Em recente artigo sobre a rede Tor, divulgou-se que a polícia alemã vigia diligentemente os nós de saída, usando técnicas estatísticas que permitem rastrear pessoas má intencionadas.
Muito resumidamente, a rede Tor utiliza um complexo de túneis virtuais e transmite seus dados através de servidores aleatórios (os “retransmissores”), o último o responsável perlo tráfego externo, a internet pública.

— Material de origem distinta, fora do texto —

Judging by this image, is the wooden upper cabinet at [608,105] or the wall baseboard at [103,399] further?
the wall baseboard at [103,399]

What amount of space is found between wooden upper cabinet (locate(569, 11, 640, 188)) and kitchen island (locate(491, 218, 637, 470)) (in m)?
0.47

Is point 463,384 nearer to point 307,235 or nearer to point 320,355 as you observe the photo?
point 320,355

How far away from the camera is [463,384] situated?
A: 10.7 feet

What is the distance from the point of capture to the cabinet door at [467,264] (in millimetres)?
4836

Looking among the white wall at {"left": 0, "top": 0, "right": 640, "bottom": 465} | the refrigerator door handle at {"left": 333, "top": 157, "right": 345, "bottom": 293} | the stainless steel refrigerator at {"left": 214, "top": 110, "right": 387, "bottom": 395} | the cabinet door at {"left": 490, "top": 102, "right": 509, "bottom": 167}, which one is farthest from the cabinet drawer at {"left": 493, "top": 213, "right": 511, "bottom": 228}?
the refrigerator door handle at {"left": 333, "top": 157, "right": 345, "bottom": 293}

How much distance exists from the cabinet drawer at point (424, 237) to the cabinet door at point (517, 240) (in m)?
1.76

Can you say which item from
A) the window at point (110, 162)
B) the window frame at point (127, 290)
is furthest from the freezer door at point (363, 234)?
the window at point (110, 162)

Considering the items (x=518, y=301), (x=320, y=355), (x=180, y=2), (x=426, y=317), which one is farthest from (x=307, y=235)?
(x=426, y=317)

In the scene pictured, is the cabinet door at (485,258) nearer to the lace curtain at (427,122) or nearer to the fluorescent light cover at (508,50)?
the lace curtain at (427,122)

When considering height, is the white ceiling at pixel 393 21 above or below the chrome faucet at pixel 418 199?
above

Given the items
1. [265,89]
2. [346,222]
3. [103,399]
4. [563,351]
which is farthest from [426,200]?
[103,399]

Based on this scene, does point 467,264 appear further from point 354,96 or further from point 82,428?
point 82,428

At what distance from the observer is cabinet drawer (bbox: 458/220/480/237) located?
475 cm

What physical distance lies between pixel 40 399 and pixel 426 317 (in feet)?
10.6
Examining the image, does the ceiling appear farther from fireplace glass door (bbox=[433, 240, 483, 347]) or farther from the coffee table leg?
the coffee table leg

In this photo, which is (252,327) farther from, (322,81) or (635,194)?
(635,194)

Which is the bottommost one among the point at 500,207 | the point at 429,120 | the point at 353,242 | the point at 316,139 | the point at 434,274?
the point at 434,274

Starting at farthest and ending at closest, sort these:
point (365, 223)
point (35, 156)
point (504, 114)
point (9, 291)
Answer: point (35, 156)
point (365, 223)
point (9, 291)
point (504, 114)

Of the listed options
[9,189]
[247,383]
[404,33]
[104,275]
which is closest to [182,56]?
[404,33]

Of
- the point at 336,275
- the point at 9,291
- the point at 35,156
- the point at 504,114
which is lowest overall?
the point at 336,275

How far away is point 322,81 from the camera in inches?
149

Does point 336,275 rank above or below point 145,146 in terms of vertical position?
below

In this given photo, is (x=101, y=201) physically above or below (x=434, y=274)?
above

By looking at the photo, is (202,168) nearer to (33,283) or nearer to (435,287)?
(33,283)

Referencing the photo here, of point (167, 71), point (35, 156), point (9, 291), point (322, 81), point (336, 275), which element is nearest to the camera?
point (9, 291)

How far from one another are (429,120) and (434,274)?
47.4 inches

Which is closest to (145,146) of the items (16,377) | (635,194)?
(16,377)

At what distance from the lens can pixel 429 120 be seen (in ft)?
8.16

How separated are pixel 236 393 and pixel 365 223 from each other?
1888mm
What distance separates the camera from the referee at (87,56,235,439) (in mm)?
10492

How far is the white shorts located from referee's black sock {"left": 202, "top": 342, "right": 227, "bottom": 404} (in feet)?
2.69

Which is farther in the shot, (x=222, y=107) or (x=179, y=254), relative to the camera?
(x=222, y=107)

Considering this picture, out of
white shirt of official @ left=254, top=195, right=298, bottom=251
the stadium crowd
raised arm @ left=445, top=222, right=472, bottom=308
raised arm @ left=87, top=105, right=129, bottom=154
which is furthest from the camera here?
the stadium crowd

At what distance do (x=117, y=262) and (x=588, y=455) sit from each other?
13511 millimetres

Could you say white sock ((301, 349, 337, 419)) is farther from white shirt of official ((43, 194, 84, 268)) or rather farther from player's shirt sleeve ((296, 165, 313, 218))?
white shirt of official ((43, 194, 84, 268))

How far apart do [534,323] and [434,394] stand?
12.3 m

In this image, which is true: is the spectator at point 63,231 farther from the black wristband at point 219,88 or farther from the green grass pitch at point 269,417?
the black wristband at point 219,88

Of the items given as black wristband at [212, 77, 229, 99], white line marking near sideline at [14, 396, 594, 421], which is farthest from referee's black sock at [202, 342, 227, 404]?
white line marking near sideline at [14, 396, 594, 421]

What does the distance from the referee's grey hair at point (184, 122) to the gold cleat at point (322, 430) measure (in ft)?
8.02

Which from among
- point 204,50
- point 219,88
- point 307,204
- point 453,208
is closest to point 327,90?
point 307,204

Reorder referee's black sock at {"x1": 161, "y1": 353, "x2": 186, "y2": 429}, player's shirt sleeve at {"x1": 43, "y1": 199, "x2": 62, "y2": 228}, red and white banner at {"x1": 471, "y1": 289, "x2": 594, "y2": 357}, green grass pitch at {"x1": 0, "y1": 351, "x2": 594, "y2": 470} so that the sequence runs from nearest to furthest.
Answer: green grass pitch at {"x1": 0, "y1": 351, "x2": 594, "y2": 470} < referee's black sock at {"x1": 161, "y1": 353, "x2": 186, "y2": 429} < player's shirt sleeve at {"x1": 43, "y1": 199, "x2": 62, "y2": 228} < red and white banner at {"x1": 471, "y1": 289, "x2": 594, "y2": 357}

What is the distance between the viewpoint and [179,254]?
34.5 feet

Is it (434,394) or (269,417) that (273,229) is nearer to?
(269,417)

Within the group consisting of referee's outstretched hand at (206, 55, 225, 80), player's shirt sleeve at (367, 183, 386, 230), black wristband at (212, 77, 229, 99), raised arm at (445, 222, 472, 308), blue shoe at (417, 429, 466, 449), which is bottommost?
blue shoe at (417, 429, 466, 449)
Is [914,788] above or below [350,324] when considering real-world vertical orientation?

A comunicação entre os retransmissores utiliza várias camadas de encriptação, e cada retransmissor recebe o pedido do anterior mas não sabe qual o IP do usuário lá na ponta. O último retransmissor, o nó de saída, remove a criptografia e entrega sua requisição ao destino desejado.
É neste retransmissor final que a polícia alemã - e provavelmente outras agências de segurança - age. E a maravilha da vez chama-se “análise de timing”, processo de correlaciona a “temporização de pacotes de dados”. Ou seja: um dos três elementos-chave dos protocolos de rede, define a velocidade aceitável de transmissão dos pacotes, que define quando e com que rapidez eles podem ser enviados.

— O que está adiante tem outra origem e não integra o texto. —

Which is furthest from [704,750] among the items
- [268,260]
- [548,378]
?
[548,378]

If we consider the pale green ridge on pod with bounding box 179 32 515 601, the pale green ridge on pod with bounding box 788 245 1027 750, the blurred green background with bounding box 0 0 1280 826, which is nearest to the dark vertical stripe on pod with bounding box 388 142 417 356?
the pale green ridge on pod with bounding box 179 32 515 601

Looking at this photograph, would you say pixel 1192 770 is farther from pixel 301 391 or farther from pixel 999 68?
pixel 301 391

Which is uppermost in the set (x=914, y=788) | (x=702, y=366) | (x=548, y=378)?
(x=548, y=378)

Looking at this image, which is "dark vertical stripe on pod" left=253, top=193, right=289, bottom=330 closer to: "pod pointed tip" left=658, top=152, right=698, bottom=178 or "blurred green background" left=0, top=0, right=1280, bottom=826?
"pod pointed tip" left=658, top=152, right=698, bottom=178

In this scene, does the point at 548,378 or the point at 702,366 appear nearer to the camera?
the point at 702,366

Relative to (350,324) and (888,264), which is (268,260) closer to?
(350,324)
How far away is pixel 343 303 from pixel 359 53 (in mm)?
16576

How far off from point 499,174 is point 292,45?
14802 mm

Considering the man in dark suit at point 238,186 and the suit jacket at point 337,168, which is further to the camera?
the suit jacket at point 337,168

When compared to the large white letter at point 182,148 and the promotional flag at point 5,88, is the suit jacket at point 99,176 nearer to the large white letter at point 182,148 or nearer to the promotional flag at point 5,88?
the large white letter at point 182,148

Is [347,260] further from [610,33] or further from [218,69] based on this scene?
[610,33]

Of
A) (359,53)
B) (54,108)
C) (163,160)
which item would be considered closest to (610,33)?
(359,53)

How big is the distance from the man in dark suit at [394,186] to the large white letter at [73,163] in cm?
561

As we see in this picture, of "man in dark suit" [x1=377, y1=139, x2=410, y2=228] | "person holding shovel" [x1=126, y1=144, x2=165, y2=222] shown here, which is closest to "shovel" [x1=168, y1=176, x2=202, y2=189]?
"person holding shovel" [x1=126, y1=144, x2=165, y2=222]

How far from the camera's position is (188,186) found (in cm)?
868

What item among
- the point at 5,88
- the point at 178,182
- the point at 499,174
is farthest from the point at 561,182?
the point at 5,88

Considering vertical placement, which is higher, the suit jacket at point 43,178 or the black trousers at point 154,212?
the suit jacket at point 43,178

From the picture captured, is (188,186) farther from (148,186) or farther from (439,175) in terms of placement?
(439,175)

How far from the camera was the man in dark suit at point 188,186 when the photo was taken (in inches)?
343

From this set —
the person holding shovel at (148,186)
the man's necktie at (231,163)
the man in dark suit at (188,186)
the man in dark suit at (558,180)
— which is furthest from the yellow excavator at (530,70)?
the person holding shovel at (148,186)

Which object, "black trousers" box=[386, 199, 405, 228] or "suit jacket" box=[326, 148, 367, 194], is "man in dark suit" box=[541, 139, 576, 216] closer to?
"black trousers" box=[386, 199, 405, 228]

Analisando o timing, junto com a coleta sistemática de informações sobre o navegador da web, analisa-se estatisticamente a provável identidade ou características do navegador utilizado, como resolução de tela, idioma, sistema operacional, pacote binário etc.
E de dedução em dedução monta-se o modus operandi do cidadão. E se este estiver operando além dos limites da lei, poderá ser devidamente identificado e detido. O interessante é que os responsáveis pela rede Tor alertam para a possibilidade de identificação. Vejam o que dizem:
“um observador que consiga ver tanto você quanto seu site de destino (ou seu nó de saída Tor) pode relacionar os horários do seu tráfego quando entra na rede Tor, e também quando sai. O Tor não se defende contra tal modelo de ameaça.”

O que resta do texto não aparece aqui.